* _Task goal_
Please find every line in the records below that contains the word "ungewöhnliche", and copy it.

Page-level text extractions
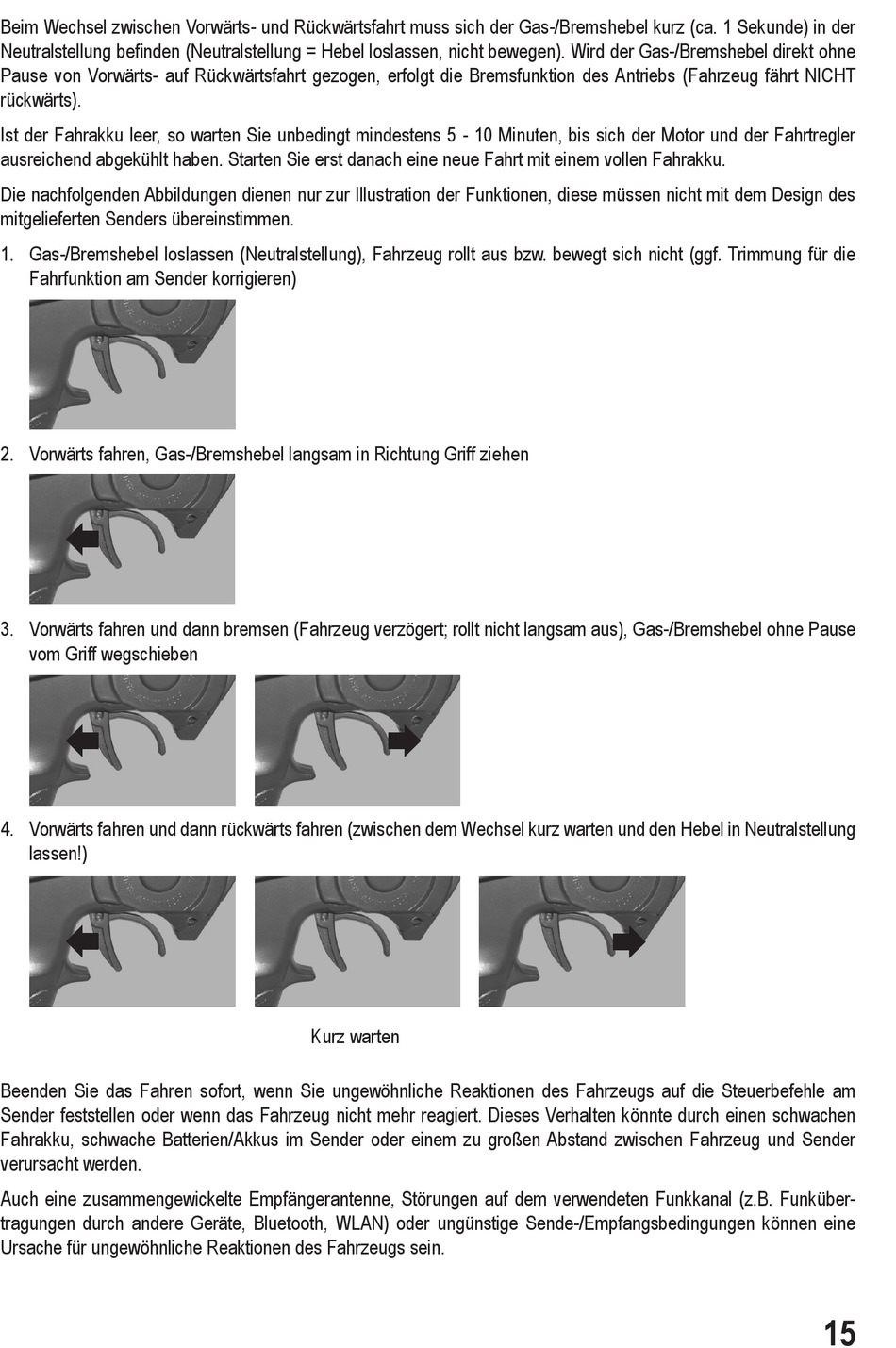 Beim Wechsel zwischen Vorwärts- und Rückwärtsfahrt muss sich der Gas-/Bremshebel kurz (ca. 1 Sekunde) in der Neutralstellung befinden (Neutralstellung = Hebel loslassen, nicht bewegen). Wird der Gas-/Bremshebel direkt ohne Pause von Vorwärts- auf Rückwärtsfahrt gezogen, erfolgt die Bremsfunktion des Antriebs (Fahrzeug fährt NICHT rückwärts).

Ist der Fahrakku leer, so warten Sie unbedingt mindestens 5 - 10 Minuten, bis sich der Motor und der Fahrtregler ausreichend abgekühlt haben. Starten Sie erst danach eine neue Fahrt mit einem vollen Fahrakku.

Die nachfolgenden Abbildungen dienen nur zur Illustration der Funktionen, diese müssen nicht mit dem Design des mitgelieferten Senders übereinstimmen.

1. Gas-/Bremshebel loslassen (Neutralstellung), Fahrzeug rollt aus bzw. bewegt sich nicht (ggf. Trimmung für die Fahrfunktion am Sender korrigieren)

2. Vorwärts fahren, Gas-/Bremshebel langsam in Richtung Griff ziehen

3. Vorwärts fahren und dann bremsen (Fahrzeug verzögert; rollt nicht langsam aus), Gas-/Bremshebel ohne Pause vom Griff wegschieben

4. Vorwärts fahren und dann rückwärts fahren (zwischen dem Wechsel kurz warten und den Hebel in Neutralstellung lassen!)

Kurz warten

Beenden Sie das Fahren sofort, wenn Sie ungewöhnliche Reaktionen des Fahrzeugs auf die Steuerbefehle am Sender feststellen oder wenn das Fahrzeug nicht mehr reagiert. Dieses Verhalten könnte durch einen schwachen Fahrakku, schwache Batterien/Akkus im Sender oder einem zu großen Abstand zwischen Fahrzeug und Sender verursacht werden.

Auch eine zusammengewickelte Empfängerantenne, Störungen auf dem verwendeten Funkkanal (z.B. Funkübertragungen durch andere Geräte, Bluetooth, WLAN) oder ungünstige Sende-/Empfangsbedingungen können eine Ursache für ungewöhnliche Reaktionen des Fahrzeugs sein.

15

* _Result for this task_
Beenden Sie das Fahren sofort, wenn Sie ungewöhnliche Reaktionen des Fahrzeugs auf die Steuerbefehle am Sender feststellen oder wenn das Fahrzeug nicht mehr reagiert. Dieses Verhalten könnte durch einen schwachen Fahrakku, schwache Batterien/Akkus im Sender oder einem zu großen Abstand zwischen Fahrzeug und Sender verursacht werden.
Auch eine zusammengewickelte Empfängerantenne, Störungen auf dem verwendeten Funkkanal (z.B. Funkübertragungen durch andere Geräte, Bluetooth, WLAN) oder ungünstige Sende-/Empfangsbedingungen können eine Ursache für ungewöhnliche Reaktionen des Fahrzeugs sein.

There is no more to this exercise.